Review: The Old House, Kate Maravan/Brighton Fringe
4.0Overall Score

Kate Maravan’s, The Old House is an emotionally reminiscent journey shared by a mother and daughter returning to their seaside home. Through each step they delve deeper into past joys and trauma, in remembering what’s been lost whilst present memories grow weaker with age. 

Womanhood drips from every word Maravan speaks, as she expertly embodies both mother (85) and daughter (48). The mother appears charismatically whimsy in her hunched jigs and pointing fingers of grasping authority, while the daughter stands as the strong figure of support despite her saddening motive to scatter her daughter’s ashes on the beach. The darting conversations between the two are effortlessly executed by Maravan, as she captures every glimpse, glimmer and look in both characters. Giving the audience a clear indication of who she is playing and when. Maravan’s extremely physical performance speaks volumes for the capabilities of the theatre, and the great dramatic skill that she possesses. 

The story is broken up into beautiful moments of dialogue, poem and monologues, enabling us to experience both of these characters lives in flickers of artistic patterns. Through this we see both the personal and the connection between mother and daughter, and how this connection changes, grows, breaks, and mends. These relations we can see reflected in all our family bickers. However, in Maravan’s piece the bickers almost dissolve into a warm compassion, like a tight hand gripping onto the past you once knew, trying to keep it close to you.

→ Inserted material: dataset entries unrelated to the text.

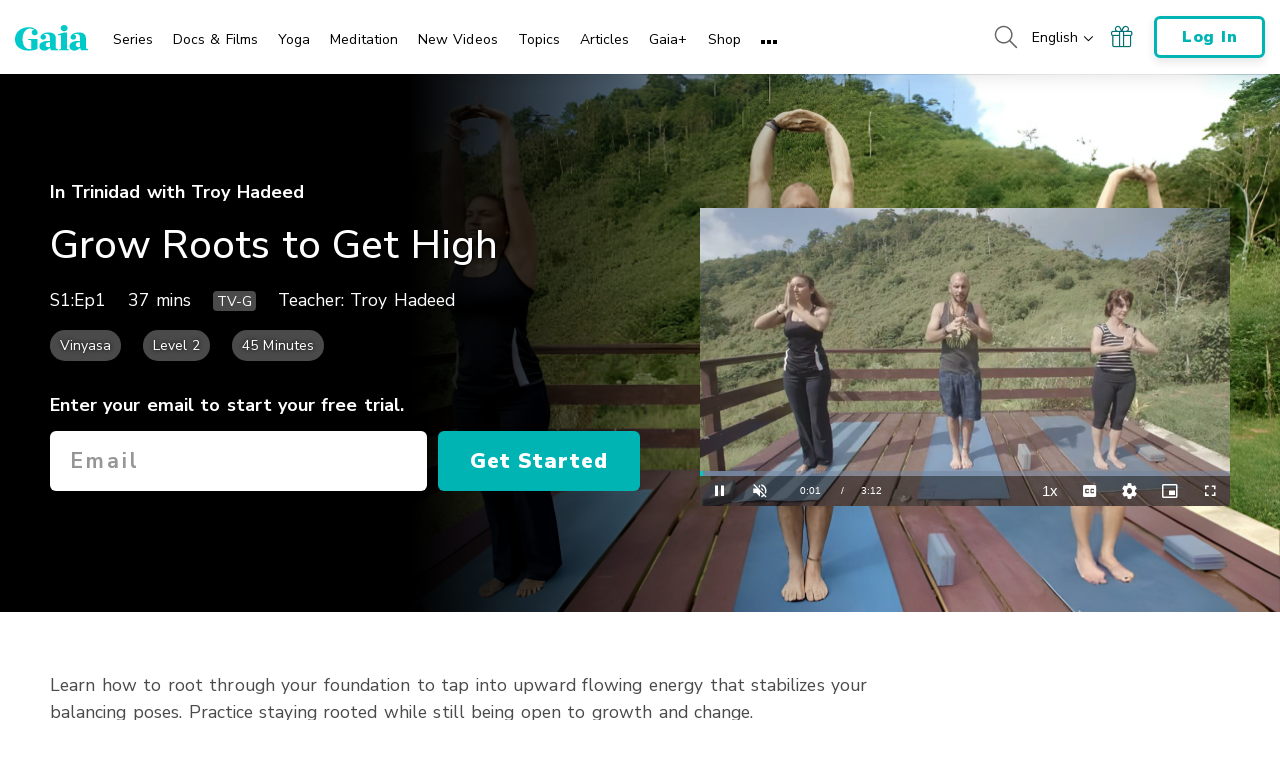

--- FILE ---
content_type: text/vtt; charset=utf-8
request_url: https://www.gaia.com/wp-content/themes/gaia-marketing-layer/assets/captions/ccec9f2a-ae1a-459d-ae2d-dbf85110dd8f/MY_Grow_Roots_To_Get_High_HD_Preview.vtt?hash=403d8100d8585757e750f4819cf84d62
body_size: 1741
content:
WEBVTT

00:00:00.000 --> 00:00:01.150 align:middle line:90%


00:00:01.150 --> 00:00:03.100 align:middle line:90%
>> Put your hands to your hips.

00:00:03.100 --> 00:00:05.110 align:middle line:10%
Again, root down
through your left leg.

00:00:05.110 --> 00:00:07.380 align:middle line:10%
Lift your right thigh.

00:00:07.380 --> 00:00:09.180 align:middle line:10%
I want you to cross
your right ankle

00:00:09.180 --> 00:00:10.780 align:middle line:10%
over the top of your left thigh.

00:00:10.780 --> 00:00:13.200 align:middle line:84%
Flex your right foot
to protect your knee.

00:00:13.200 --> 00:00:15.190 align:middle line:84%
Again, before we
start going down,

00:00:15.190 --> 00:00:17.490 align:middle line:84%
find a relationship between
the inside and outside

00:00:17.490 --> 00:00:18.840 align:middle line:90%
of your left foot.

00:00:18.840 --> 00:00:20.160 align:middle line:90%
Start a bend in your left knee.

00:00:20.160 --> 00:00:21.810 align:middle line:90%
Sit your hips down and back.

00:00:21.810 --> 00:00:25.790 align:middle line:84%
Shift your bum to
the back of your mat.

00:00:25.790 --> 00:00:29.270 align:middle line:84%
Slowly, start to melt your
chest towards your right shin

00:00:29.270 --> 00:00:30.170 align:middle line:90%
or your right calf.

00:00:30.170 --> 00:00:34.560 align:middle line:90%


00:00:34.560 --> 00:00:36.360 align:middle line:84%
You can now keep your
hands on your hips,

00:00:36.360 --> 00:00:40.460 align:middle line:84%
or you can reach them
behind you, palms down,

00:00:40.460 --> 00:00:43.150 align:middle line:84%
or in front of you if you
really want to go there.

00:00:43.150 --> 00:00:44.165 align:middle line:90%
You don't have to.

00:00:44.165 --> 00:00:45.700 align:middle line:90%
Make sure your lower back is OK.

00:00:45.700 --> 00:00:47.075 align:middle line:84%
Bend your left
knee a little bit.

00:00:47.075 --> 00:00:48.310 align:middle line:90%
Shift your weight down.

00:00:48.310 --> 00:00:50.480 align:middle line:84%
Come back to your
relationship to the inside

00:00:50.480 --> 00:00:51.560 align:middle line:90%
of your left foot.

00:00:51.560 --> 00:00:55.330 align:middle line:90%


00:00:55.330 --> 00:00:58.940 align:middle line:84%
Slowly, press through
your left foot.

00:00:58.940 --> 00:01:00.430 align:middle line:90%
Draw your belly in in here.

00:01:00.430 --> 00:01:02.600 align:middle line:90%
Come back up to stand.

00:01:02.600 --> 00:01:04.720 align:middle line:90%
Lift your right leg.

00:01:04.720 --> 00:01:06.930 align:middle line:84%
Keep your thigh lifted,
hands to your hips.

00:01:06.930 --> 00:01:09.910 align:middle line:84%
Take your left hand to the
outside of your right thigh,

00:01:09.910 --> 00:01:12.630 align:middle line:90%
right hand behind you.

00:01:12.630 --> 00:01:14.490 align:middle line:90%
Roll your right hip down.

00:01:14.490 --> 00:01:16.770 align:middle line:90%
Inhale, grow tall.

00:01:16.770 --> 00:01:18.000 align:middle line:90%
Exhale, you twist.

00:01:18.000 --> 00:01:20.100 align:middle line:90%
Now if you fall out, it's OK.

00:01:20.100 --> 00:01:22.390 align:middle line:84%
Note your reaction
to falling out.

00:01:22.390 --> 00:01:25.030 align:middle line:90%
That's yoga.

00:01:25.030 --> 00:01:27.010 align:middle line:84%
Keep rooting through
your left foot.

00:01:27.010 --> 00:01:28.300 align:middle line:90%
Every inhale, you lengthen.

00:01:28.300 --> 00:01:29.860 align:middle line:90%
Every exhale, you twist.

00:01:29.860 --> 00:01:32.660 align:middle line:90%
Look to your right hand.

00:01:32.660 --> 00:01:35.900 align:middle line:90%
Inhale, come back to center.

00:01:35.900 --> 00:01:37.780 align:middle line:90%
Exhale, release your right leg.

00:01:37.780 --> 00:01:39.070 align:middle line:90%
Hands to your hips.

00:01:39.070 --> 00:01:41.000 align:middle line:84%
[INAUDIBLE] down
through your right leg.

00:01:41.000 --> 00:01:43.480 align:middle line:90%
Inhale, lift your left.

00:01:43.480 --> 00:01:47.170 align:middle line:84%
Cross your left ankle over
the top of your right thigh.

00:01:47.170 --> 00:01:51.070 align:middle line:84%
So feel the inside,
outside of your right foot.

00:01:51.070 --> 00:01:52.480 align:middle line:90%
Start to bend your right knee.

00:01:52.480 --> 00:01:54.150 align:middle line:90%
Sit your hips back and down.

00:01:54.150 --> 00:01:57.080 align:middle line:90%


00:01:57.080 --> 00:01:58.730 align:middle line:90%
You can take your variation.

00:01:58.730 --> 00:02:00.392 align:middle line:84%
Melt your chest
towards your left leg.

00:02:00.392 --> 00:02:01.850 align:middle line:84%
You can take your
hands behind you,

00:02:01.850 --> 00:02:03.860 align:middle line:90%
your hands in front of you.

00:02:03.860 --> 00:02:06.212 align:middle line:84%
If there's any discomfort
in your left knee,

00:02:06.212 --> 00:02:07.670 align:middle line:84%
you've gone a little
too far, yeah?

00:02:07.670 --> 00:02:09.008 align:middle line:90%
Maybe come up a little bit more.

00:02:09.008 --> 00:02:10.300 align:middle line:90%
Make sure your left knee is OK.

00:02:10.300 --> 00:02:13.300 align:middle line:90%


00:02:13.300 --> 00:02:16.290 align:middle line:84%
Connect to your inside
of your right foot.

00:02:16.290 --> 00:02:18.750 align:middle line:84%
Try to lengthen the sides
of your body, your spine.

00:02:18.750 --> 00:02:21.730 align:middle line:90%


00:02:21.730 --> 00:02:24.430 align:middle line:84%
Slowly press through
your right foot.

00:02:24.430 --> 00:02:27.650 align:middle line:90%
Inhale, come back up.

00:02:27.650 --> 00:02:30.560 align:middle line:90%
Lift your left leg.

00:02:30.560 --> 00:02:31.630 align:middle line:90%
Hands to your hips.

00:02:31.630 --> 00:02:34.005 align:middle line:84%
Bring your right hand to your
outside of your left thigh,

00:02:34.005 --> 00:02:35.410 align:middle line:90%
your left hand behind you.

00:02:35.410 --> 00:02:37.540 align:middle line:84%
Reconnect to your
foundation again.

00:02:37.540 --> 00:02:39.550 align:middle line:90%
Inhale, grow tall.

00:02:39.550 --> 00:02:40.690 align:middle line:90%
Exhale, you twist.

00:02:40.690 --> 00:02:43.780 align:middle line:90%


00:02:43.780 --> 00:02:47.770 align:middle line:84%
And every time I say reconnect
to your foundation on your mat,

00:02:47.770 --> 00:02:52.250 align:middle line:84%
it should trigger suddenly
to you off your mat.

00:02:52.250 --> 00:02:55.120 align:middle line:84%
So that when we step off our
mat, that question is there.

00:02:55.120 --> 00:02:56.140 align:middle line:90%
What do I stand for?

00:02:56.140 --> 00:02:57.460 align:middle line:90%
What do I represent?

00:02:57.460 --> 00:03:00.400 align:middle line:84%
What do I want to
bring into the world?

00:03:00.400 --> 00:03:02.857 align:middle line:84%
What is the foundation
of my character?

00:03:02.857 --> 00:03:05.780 align:middle line:90%


00:03:05.780 --> 00:03:08.220 align:middle line:90%
Exhale, come back to center.

00:03:08.220 --> 00:03:09.380 align:middle line:90%
Release your left leg.

00:03:09.380 --> 00:03:11.200 align:middle line:90%
[INAUDIBLE]

00:03:11.200 --> 00:03:12.000 align:middle line:90%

The dynamic environment we are drawn into changes from the beach, to the carnival, to inside of a car. Each of these places are instilled within Maravan’s eyes as she peers out on the scene, which we imagine we are seeing with her. The soundscapes created also help us to picture their feet on the sand, and the whirring atmosphere of the fun fair. We feel that we are there with them. It is this intimacy to their space, even through a computer screen, that allows us to feel the energy between each character (despite them sharing the same body). 

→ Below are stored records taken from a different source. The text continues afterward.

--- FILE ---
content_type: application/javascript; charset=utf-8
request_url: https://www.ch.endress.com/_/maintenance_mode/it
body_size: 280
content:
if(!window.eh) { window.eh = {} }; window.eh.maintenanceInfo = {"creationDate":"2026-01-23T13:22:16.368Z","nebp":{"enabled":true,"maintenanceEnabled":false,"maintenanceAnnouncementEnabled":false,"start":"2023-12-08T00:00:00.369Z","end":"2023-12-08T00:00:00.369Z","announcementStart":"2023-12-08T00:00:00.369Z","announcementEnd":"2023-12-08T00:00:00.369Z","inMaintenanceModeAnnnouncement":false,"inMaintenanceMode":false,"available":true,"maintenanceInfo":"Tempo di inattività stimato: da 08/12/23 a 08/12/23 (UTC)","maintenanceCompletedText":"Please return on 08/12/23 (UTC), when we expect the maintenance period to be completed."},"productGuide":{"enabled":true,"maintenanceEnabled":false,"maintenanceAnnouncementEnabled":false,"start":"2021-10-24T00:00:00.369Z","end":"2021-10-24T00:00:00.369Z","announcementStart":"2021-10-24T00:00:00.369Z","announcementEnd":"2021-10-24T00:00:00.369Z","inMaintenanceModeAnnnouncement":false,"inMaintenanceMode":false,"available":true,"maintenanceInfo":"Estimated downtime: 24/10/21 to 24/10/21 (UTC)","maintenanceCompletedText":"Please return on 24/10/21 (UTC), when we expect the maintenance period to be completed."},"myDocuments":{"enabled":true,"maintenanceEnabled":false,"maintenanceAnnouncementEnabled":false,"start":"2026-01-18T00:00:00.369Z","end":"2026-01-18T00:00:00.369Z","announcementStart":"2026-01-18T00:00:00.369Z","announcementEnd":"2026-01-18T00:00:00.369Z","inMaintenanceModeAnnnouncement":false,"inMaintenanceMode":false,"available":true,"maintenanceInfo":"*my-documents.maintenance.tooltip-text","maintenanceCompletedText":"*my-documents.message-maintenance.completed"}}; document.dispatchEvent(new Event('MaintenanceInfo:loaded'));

Additionally, the reoccurring blurring technique used for the editing evokes a sense of the mother’s blurred memory, but also the muffled crashing of each wave. These blurs either fade or occasionally are used as two frames in front of the other to show the mother’s outer bodily confusion. An experience that is hard to understand or even portray on stage; however with the use of cinematic techniques this dual-bodied illusion creates a dizzying impact of age. Moreover, this could also be symbolic of the two bodies that Maravan is representing, in expressing the unity in blood but the separation in mind. 

The Old House is both a lullaby and a wake-up call, in the fact that it radiates a collective understanding of support and family, whilst also making you want to phone home immediately. Kate Maravan’s stunning performance stretches through each bone and glimmer in the eyes to withdraw a breathe of nostalgia from every audience member.